We used fluorescent protein tagging and live-cell time-lapse microscopy to study visible aggregate formation and its relationship to cell death in transgenic PC12 cells. We used cell lines expressing a fragment of huntingtin exon 1 with either 23 (wild type) or 74 (mutant) glutamines fused to enhanced green fluorescent protein under the control of an inducible promoter. Live cells were observed in real time after transgene induction for up to 96 h. We found that aggregate formation was time-dependent and predominantly nuclear in these cells. We followed inclusion formation in individual cells, examining the cells every 10 min for up to 48 h. This revealed new details of inclusion formation. Initial aggregate formation was rapid (often <1 h), but many (18–>48) h were needed to establish a final aggregate phenotype. Aggregates formed in a dynamic manner and were in constant motion within cell nuclei throughout their maturation.

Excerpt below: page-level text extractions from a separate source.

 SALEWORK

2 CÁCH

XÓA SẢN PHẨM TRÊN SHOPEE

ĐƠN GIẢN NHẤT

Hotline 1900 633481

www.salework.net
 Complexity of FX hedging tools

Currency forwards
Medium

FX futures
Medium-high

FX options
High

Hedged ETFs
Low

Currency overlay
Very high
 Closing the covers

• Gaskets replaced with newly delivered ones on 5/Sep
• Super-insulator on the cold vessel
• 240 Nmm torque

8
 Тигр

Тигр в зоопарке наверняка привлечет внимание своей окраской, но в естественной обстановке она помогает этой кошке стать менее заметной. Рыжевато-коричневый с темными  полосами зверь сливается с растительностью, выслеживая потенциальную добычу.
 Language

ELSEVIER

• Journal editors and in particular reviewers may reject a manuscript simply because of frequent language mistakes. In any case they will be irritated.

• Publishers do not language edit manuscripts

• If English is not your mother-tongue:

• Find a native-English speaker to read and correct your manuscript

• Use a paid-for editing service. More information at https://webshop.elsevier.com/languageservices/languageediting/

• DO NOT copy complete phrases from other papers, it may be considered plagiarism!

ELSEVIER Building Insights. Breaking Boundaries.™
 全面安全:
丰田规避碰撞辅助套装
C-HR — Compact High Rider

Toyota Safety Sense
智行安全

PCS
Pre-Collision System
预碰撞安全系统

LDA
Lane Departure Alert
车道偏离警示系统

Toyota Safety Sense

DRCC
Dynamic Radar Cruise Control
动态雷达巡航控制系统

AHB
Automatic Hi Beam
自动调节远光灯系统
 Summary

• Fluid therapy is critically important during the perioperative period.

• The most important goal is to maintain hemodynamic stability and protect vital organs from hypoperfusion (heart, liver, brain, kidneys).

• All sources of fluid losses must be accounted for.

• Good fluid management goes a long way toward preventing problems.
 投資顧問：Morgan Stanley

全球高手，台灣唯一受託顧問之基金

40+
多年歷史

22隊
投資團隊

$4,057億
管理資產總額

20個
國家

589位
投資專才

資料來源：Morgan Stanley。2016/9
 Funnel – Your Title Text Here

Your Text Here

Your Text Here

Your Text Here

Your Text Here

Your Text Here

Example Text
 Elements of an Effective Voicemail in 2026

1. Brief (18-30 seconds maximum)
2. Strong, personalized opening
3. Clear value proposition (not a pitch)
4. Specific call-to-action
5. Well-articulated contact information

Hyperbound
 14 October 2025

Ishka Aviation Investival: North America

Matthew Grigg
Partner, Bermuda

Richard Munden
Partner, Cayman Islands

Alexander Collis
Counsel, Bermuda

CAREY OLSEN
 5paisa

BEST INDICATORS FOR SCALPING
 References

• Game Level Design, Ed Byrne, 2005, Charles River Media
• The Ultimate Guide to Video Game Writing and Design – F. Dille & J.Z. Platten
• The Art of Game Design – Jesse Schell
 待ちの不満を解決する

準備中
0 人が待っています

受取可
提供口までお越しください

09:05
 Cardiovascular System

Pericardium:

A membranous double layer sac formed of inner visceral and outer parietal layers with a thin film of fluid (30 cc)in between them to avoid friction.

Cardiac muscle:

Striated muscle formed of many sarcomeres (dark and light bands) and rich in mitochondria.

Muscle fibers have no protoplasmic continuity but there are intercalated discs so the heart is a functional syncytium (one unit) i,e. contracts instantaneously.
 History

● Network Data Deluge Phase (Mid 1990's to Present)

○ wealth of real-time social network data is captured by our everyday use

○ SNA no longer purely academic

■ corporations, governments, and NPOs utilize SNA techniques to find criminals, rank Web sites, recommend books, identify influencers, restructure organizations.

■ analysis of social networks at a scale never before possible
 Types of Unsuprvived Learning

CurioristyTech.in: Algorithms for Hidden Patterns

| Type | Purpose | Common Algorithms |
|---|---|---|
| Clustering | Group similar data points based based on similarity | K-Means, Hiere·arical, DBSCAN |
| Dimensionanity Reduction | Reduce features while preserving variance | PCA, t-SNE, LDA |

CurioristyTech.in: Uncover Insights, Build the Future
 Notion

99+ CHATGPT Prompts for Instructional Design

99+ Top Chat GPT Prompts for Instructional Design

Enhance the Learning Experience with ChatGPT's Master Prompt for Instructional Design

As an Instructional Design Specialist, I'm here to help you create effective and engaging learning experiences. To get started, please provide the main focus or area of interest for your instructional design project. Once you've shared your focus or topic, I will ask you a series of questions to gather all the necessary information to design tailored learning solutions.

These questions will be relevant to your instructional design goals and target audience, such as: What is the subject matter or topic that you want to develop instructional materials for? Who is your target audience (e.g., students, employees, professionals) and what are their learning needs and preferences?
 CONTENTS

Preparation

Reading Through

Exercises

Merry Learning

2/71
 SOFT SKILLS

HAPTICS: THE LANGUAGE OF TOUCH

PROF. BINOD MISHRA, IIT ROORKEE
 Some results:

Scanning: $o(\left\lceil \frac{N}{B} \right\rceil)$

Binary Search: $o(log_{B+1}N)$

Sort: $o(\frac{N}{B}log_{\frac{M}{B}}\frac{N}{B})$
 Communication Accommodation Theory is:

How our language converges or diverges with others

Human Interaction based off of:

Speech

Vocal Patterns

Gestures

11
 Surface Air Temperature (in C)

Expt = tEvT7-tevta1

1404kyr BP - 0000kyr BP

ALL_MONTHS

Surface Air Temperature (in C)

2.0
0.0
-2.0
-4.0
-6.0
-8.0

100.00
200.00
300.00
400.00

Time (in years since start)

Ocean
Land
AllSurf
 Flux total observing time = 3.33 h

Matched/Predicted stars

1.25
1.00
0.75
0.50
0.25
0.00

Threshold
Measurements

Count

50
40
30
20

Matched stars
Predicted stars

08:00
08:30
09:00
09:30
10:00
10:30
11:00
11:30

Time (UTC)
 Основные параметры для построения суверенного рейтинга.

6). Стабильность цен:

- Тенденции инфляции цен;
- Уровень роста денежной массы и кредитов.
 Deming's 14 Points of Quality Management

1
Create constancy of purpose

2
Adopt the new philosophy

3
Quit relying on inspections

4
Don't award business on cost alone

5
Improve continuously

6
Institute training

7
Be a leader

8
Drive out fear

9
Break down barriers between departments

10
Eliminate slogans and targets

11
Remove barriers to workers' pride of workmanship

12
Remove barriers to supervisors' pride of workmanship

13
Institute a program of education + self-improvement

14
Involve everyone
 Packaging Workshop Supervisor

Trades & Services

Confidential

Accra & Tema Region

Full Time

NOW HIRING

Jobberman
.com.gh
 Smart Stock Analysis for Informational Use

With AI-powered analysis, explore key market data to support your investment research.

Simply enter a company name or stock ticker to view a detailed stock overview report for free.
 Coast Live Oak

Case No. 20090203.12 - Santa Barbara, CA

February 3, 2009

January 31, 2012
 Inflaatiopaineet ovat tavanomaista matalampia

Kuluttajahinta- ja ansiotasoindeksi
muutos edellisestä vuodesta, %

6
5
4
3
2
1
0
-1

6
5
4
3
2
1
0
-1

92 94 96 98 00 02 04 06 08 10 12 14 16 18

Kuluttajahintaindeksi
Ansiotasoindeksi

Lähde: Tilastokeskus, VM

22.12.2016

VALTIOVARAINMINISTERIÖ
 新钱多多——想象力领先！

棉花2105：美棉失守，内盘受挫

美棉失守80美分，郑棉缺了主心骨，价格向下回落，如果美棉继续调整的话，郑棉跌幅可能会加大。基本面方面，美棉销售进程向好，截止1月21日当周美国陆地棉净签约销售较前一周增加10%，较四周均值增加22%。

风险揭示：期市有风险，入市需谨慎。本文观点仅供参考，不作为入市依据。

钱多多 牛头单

The formation of large aggregates occurred more frequently in cells that survived longer. However, aggregate size was not a good predictor of cell death, since cells could die with either large (>2 ?m), small (<0.5 ?m) or no visible aggregates. Cells that formed large aggregates survived longer than cells that formed small aggregates or no aggregates at all. However, the time taken for a cell to die decreased as a function of increasing size of final aggregate formed.
Further, cells that formed aggregates earlier tended to die earlier. Together our data are compatible with a toxic role for aggregates/aggregation and support the ‘toxic precursor’ hypothesis. However, they also suggest that at some stages, the process of aggregate formation is cytoprotective.